数十円価格を上げるのにも工夫が必要なんですね。
はい。闇雲に値段を上げればいい訳ではありません。

3.リピーターをつかむことも大切

飲食店は一見(いちげん)の客と、常連客の二種類で成り立っています。観光地などは一見の客が多いですが、そのほかの場所では常連客がついてこそ、店が繁盛するということも多いでしょう。来店する客にあからさまに差をつけることはできません。しかし、足しげく通ってくださる常連客にサービスすることで、客単価をアップさせることもできるでしょう。

その一例が、スタンプカードです。特定のメニューを注文したり、一定の金額以上の飲食をしたりした場合にスタンプを押し、満杯になったら記念品なり割引券なりを贈れば、客単価のアップにもつながります。

リピーターをつかめば客足も安定しますね。
はい。また、リピーターは単価の高いものを注文しやすい傾向があります。

4.焦って客単価をアップさせようとしないこと

飲食店は、常に一定の収入がある商売ではありません。先月は売り上げがよかったのに、今月はがた落ち、ということも珍しくないでしょう。

また、売り上げが低迷していると、「早く何とかしなければ」という焦りも生まれてくると思います。しかし、客単価を上げることは容易なことではありません。誰もが知っているハンバーガーチェーン店のマクドナルドも、メニューを見直したとたん売り上げが一気に下落しました。

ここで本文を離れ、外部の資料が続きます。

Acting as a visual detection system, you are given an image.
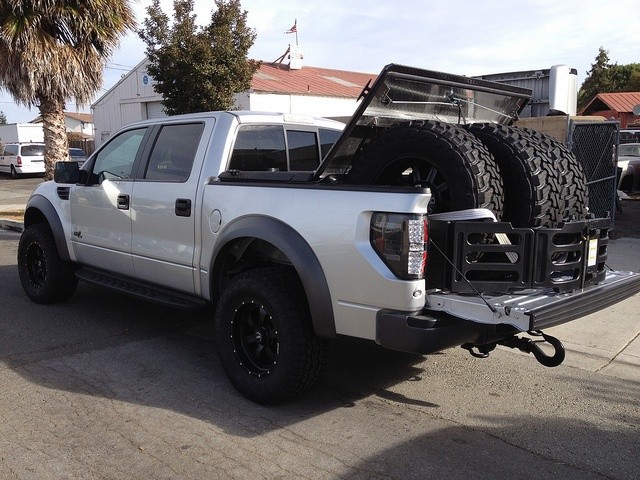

つまり、どんなに有名な店でも、客単価をむやみに上げようとすれば失敗するのです。ですから、客単価を上げたいと思うのなら、慎重に調査をした上でどの方法がよいのか決めましょう。「これを行えば、客単価が確実にアップする」という方法はないのです。

焦ってはダメなんですね。
はい。長期戦だと思って臨みましょう。

おわりに

今回は客単価をアップさせる方法についてご説明しました。

まとめると

  • 客単価はメニューを工夫してもサービスを工夫してもアップすることができる。
  • 値上げは悪いことではない。
  • メニューの差別化を図ると客単価がアップしやすい。

ということです。

飲食店は、何がきっかけではやりだすかつかみにくい部分もあります。立地条件がよほどよい場所でない限り、店主は常に売り上げアップのために知恵を絞らなくてはなりません。しかし、「この飲食店がこの方法で成功したから、うちの店もまねしよう」と思ってもうまくいかないのです。一度、自分の店に来る客の年代や注文の仕方をよく観察してみましょう。売り上げをアップするヒントが隠されているはずです。また、喫茶店でもケーキをプラスしたりランチメニューを追加したりすることによって、客単価はアップできるでしょう。